People may not see a connection between compassion and economics, but Laurence Brahm is trying to change that. Brahm, who has served as a chief economist and governmental advisor to China, Laos, Vietnam, Cambodia and Mongolia, says compassion is a necessary aspect of economics.

Brahm spoke in the Bender Room Thurs., Apr. 2, to share his experience as a political-economist and discuss sustainable economic models with the Mills College community.

Wah Cheng, a professor of history at Mills, asked Brahm to speak on campus after they met earlier this year.

“I think [Brahm’s] work, convictions and values are very much aligned with ours, you know, social justice, and a kind of economic development that is not invasive, not predatory, that is organic and community based,” Cheng said. “I think in so many respects he is very much Mills.”

During his talk, Brahm emphasized the importance of environmental sustainability and community mindedness in economics.

“It’s really about finding or creating ourselves a new financial architecture in community solutions,” Brahm said. “Talk about compassionate capital — you can have businesses, those businesses can be profitable, but they can be positive and transformative if the intention and management is thinking in that direction and if government policies allow it. ”

Additionally, Brahm introduced what he calls the economic theory of the interconnectivity of everything, which encourages a wholistic approach to economics.

“The solutions to the same problems are as relevant in Dhaka as they are in Dakar as they are in Detroit,” Brahm said, “because we are all facing the same problem.
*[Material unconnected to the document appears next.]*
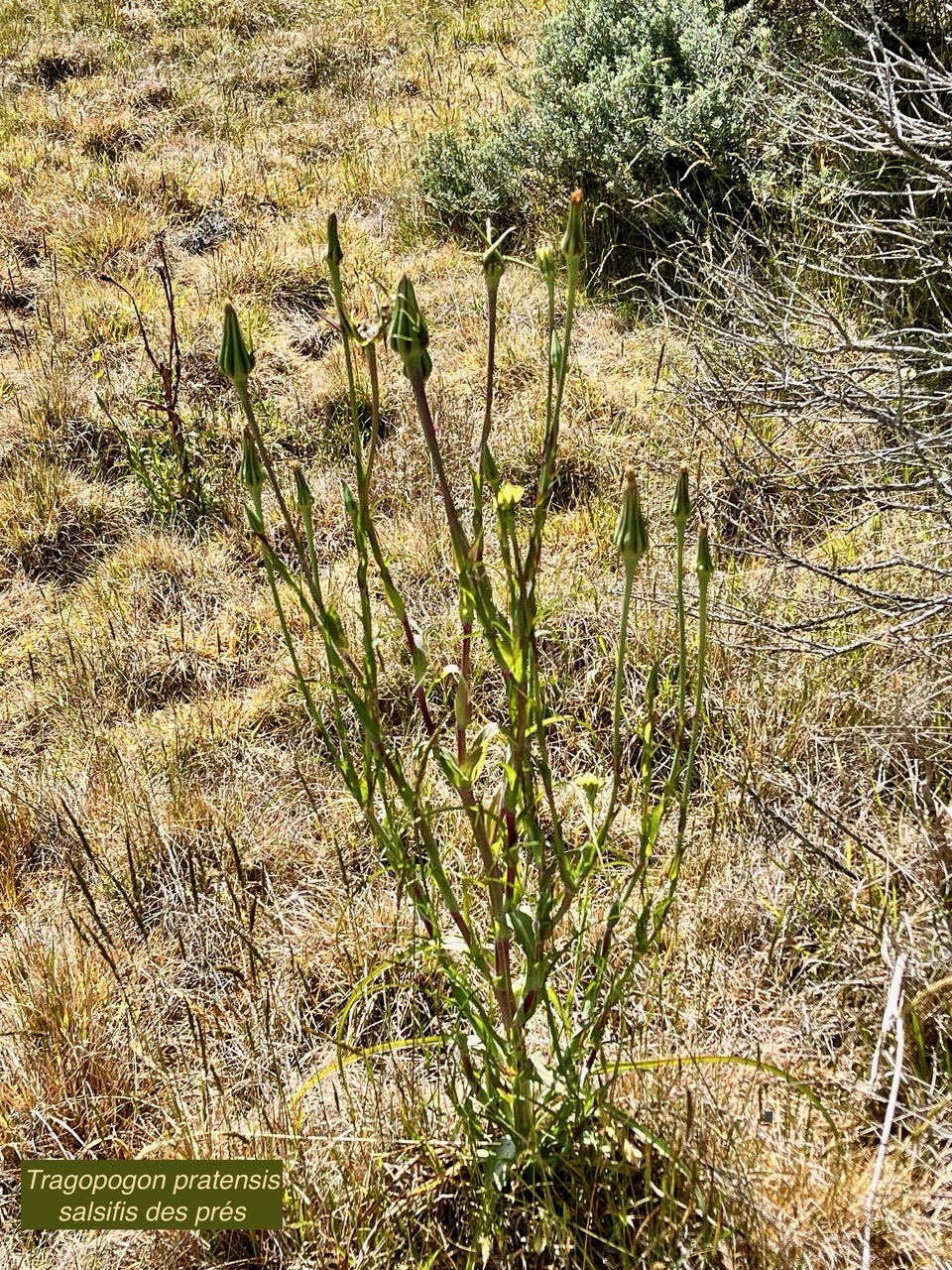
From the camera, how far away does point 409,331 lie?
0.97m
There is a global financial system that has disempowered people, and concentrated wealth at the very top. … The community has been disempowered.”
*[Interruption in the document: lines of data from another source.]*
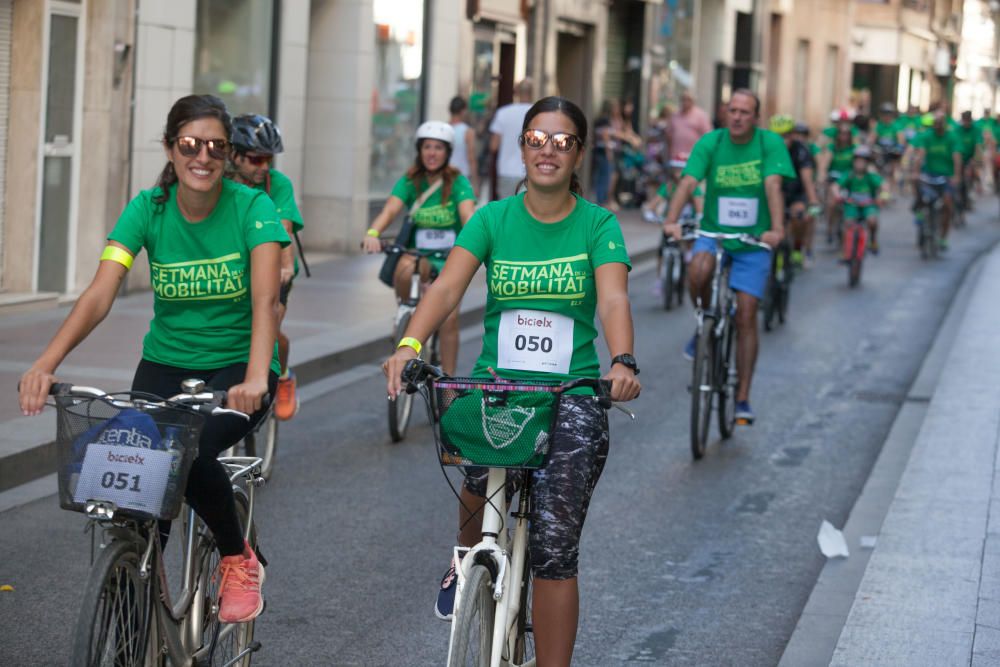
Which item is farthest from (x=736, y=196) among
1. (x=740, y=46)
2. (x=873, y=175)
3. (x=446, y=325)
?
(x=740, y=46)

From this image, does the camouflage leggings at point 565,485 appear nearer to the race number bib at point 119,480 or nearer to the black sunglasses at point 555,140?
the black sunglasses at point 555,140

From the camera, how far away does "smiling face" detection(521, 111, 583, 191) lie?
176 inches

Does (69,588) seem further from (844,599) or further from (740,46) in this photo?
(740,46)

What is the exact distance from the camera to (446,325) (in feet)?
32.0

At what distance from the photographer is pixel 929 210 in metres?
23.1

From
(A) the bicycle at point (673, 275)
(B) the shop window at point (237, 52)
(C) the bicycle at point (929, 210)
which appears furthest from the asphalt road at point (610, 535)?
(C) the bicycle at point (929, 210)

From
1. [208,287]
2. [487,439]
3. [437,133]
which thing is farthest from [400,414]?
[487,439]

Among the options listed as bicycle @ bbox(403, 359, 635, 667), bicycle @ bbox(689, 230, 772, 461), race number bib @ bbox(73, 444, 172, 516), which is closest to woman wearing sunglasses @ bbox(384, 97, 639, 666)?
bicycle @ bbox(403, 359, 635, 667)

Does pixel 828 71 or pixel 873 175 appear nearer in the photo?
pixel 873 175

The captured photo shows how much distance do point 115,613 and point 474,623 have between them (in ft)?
2.77

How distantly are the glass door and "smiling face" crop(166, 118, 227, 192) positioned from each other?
30.6ft

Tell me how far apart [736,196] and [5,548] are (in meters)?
4.59

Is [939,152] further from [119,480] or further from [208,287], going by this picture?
[119,480]

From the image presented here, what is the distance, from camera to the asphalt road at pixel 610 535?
229 inches
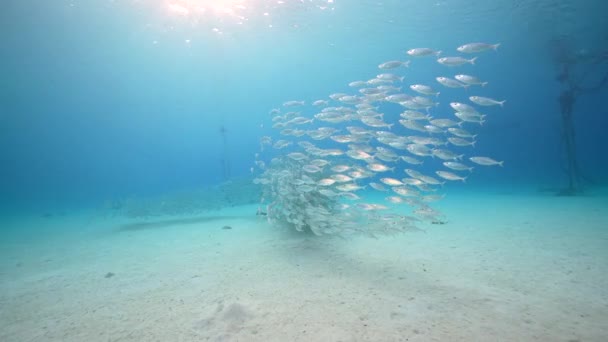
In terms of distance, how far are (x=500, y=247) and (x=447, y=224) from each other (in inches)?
127

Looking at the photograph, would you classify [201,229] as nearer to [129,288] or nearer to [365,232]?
[129,288]

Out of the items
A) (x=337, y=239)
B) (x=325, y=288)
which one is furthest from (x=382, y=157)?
(x=325, y=288)

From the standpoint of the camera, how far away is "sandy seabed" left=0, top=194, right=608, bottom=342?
329 centimetres

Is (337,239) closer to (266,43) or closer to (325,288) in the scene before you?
(325,288)

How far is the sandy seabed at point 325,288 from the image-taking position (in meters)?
3.29

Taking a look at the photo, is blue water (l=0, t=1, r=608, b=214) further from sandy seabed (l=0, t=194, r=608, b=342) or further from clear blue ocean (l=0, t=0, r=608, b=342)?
sandy seabed (l=0, t=194, r=608, b=342)

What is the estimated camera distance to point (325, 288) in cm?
450

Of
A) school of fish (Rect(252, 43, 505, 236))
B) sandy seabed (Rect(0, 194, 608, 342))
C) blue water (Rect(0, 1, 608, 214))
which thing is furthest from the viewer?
blue water (Rect(0, 1, 608, 214))

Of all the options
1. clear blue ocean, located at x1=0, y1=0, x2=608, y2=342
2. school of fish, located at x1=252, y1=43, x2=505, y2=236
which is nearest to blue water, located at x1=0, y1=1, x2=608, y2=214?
clear blue ocean, located at x1=0, y1=0, x2=608, y2=342

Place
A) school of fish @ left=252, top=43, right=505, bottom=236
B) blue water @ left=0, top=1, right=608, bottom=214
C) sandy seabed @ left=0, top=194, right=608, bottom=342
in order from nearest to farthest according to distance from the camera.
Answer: sandy seabed @ left=0, top=194, right=608, bottom=342, school of fish @ left=252, top=43, right=505, bottom=236, blue water @ left=0, top=1, right=608, bottom=214

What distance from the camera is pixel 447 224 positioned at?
9688 millimetres

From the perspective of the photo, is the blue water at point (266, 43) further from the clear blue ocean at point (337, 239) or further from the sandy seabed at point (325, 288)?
the sandy seabed at point (325, 288)

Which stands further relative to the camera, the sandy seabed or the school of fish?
the school of fish

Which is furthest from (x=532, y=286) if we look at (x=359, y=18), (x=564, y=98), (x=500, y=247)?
(x=359, y=18)
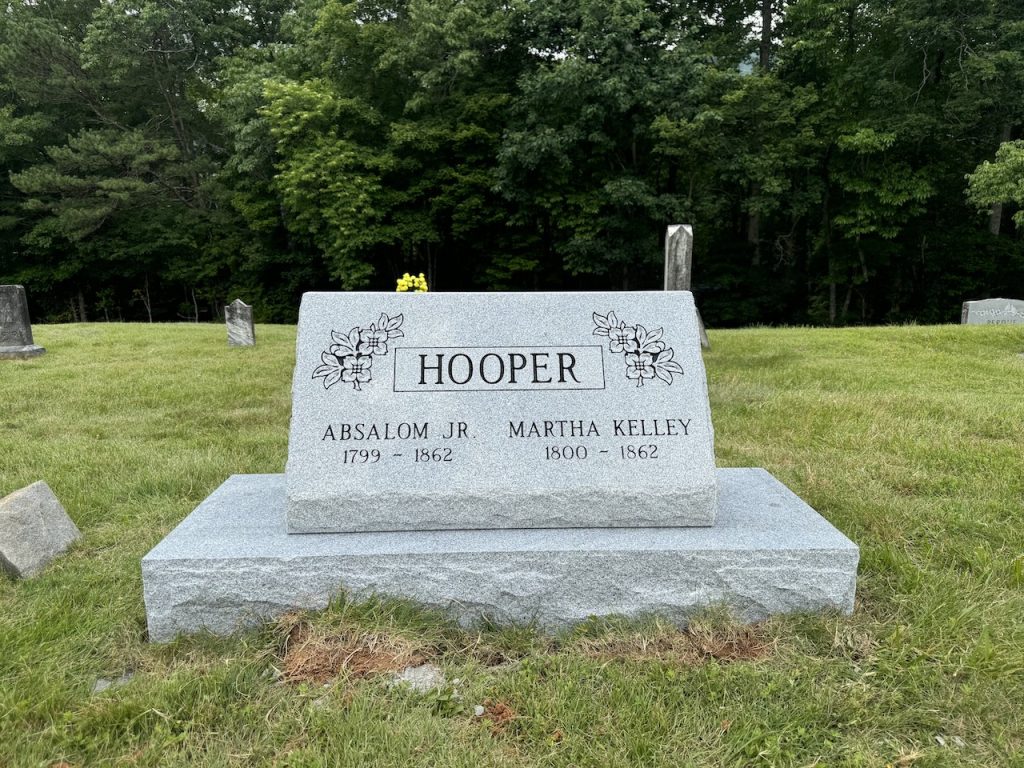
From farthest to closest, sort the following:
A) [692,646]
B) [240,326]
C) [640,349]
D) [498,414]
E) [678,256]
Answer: [240,326], [678,256], [640,349], [498,414], [692,646]

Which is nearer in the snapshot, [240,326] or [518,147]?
[240,326]

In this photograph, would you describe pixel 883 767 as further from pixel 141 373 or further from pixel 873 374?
pixel 141 373

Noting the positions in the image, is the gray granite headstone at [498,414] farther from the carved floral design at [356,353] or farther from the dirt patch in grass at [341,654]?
the dirt patch in grass at [341,654]

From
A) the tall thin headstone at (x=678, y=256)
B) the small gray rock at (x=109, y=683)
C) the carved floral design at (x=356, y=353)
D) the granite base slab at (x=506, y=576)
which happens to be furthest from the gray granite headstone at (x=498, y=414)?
the tall thin headstone at (x=678, y=256)

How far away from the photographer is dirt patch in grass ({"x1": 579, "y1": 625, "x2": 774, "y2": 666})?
2.44 m

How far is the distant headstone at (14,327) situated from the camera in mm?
10102

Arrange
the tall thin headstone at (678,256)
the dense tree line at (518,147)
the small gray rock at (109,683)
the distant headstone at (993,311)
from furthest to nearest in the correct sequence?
the dense tree line at (518,147) < the distant headstone at (993,311) < the tall thin headstone at (678,256) < the small gray rock at (109,683)

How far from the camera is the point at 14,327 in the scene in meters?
10.2

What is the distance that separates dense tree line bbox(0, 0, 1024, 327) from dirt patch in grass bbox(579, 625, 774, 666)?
55.2 ft

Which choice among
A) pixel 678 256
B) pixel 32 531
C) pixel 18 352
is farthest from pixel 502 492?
pixel 18 352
One of Brahm’s accomplishments is helping found the Himalayan Census, a non-governmental organization whose mission, according to their website, is to protect and endorse ethnic diversity and indigenous identity as well as prioritize environmental protection and community development.

Several years later, Brahm used similar principles and his experience from working with the Himalayan Census to help found the African Consensus Movement, a civil society network in Africa.
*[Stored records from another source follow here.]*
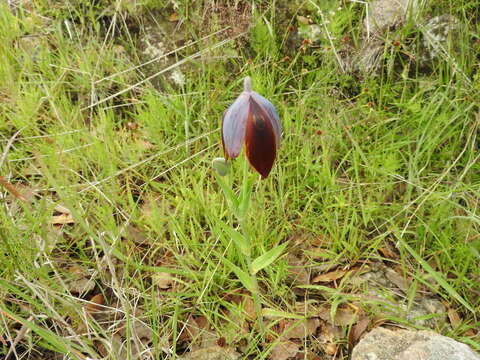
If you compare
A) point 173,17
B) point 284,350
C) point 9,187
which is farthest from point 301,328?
point 173,17

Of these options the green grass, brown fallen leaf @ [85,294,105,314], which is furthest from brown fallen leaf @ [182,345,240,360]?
brown fallen leaf @ [85,294,105,314]

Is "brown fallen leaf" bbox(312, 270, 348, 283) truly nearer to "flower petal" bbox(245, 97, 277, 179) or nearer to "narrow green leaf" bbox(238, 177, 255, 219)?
"narrow green leaf" bbox(238, 177, 255, 219)

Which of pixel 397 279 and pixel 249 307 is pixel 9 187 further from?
pixel 397 279

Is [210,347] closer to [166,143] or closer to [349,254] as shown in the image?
[349,254]

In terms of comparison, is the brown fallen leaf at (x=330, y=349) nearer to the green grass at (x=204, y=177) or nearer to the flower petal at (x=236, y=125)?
the green grass at (x=204, y=177)

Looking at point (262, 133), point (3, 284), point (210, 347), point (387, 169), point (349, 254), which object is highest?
point (262, 133)

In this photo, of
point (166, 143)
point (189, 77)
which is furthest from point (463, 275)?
point (189, 77)
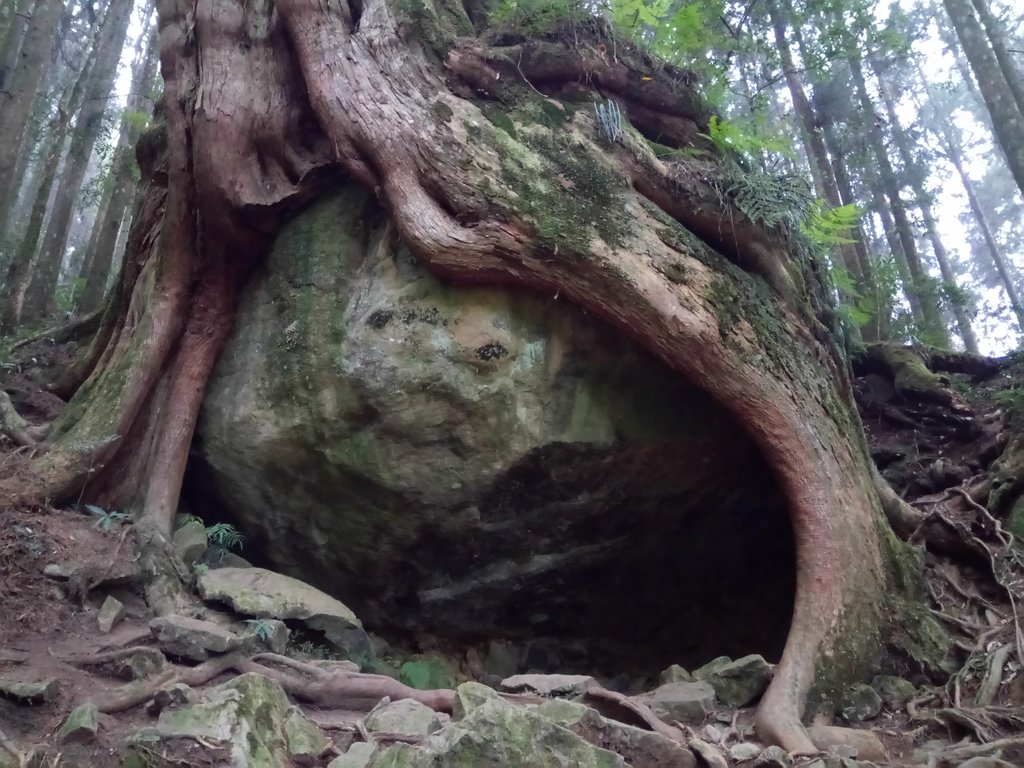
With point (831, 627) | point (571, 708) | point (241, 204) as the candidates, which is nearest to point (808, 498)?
point (831, 627)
Brahm’s current dream is to change what he calls a ridiculous financial system, by encouraging interest in younger generations around the world, particularly in the United States.

“I just have such huge frustrations because coming back to this country of so many innovative, talented, creative, outgoing and wonderful people, and its being run by such a narrow group of narrowly thinking, myopic confrontational people,” Brahm said. “I really want to see that changed. If I can do something to spark the youth of this country to feel like they can take the power back, I would really like to do that.”

Following the event, Brahm met with students individually and signed copies of his book, ‘Fusion Economics: How Pragmaticism is Changing the World,’ which was published last year.

First-year Carolyn Dorwin was inspired by Brahm’s talk.

“I was amazed. I think I just feel a sense of hope, reenergized to work locally in the community knowing that there are people out there with different ideas that are working,” Dorwin said. “I really related to knowing one’s culture and knowing one’s identity in order to then spring up and enrich the community.”

Associated Students of Mills College Vice President Cheyanne Young said having an internationally experienced speaker was important for the Mills community. Young hopes to have more globally focused events on campus in order to combat what she calls “America blinders.”

“We need that global perspective here,” Young said. “I firmly believe in grassroots organizing and especially the empowerment of our students, giving them as many knowledge bases as possible to move into the world with so that they can affect the kind of change they want in a way that is sustainable.”

Brahm splits his time between Katmandu and Beijing, where he lives with his wife — a former protestor at Tiananmen Square, who now works with Nordic financial institutions on green finance. They have two sons, who Brahm brings along to travel with him when he can.

“Understanding the behavioral patterns of the financial world is very much what our family is about,” Brahm said.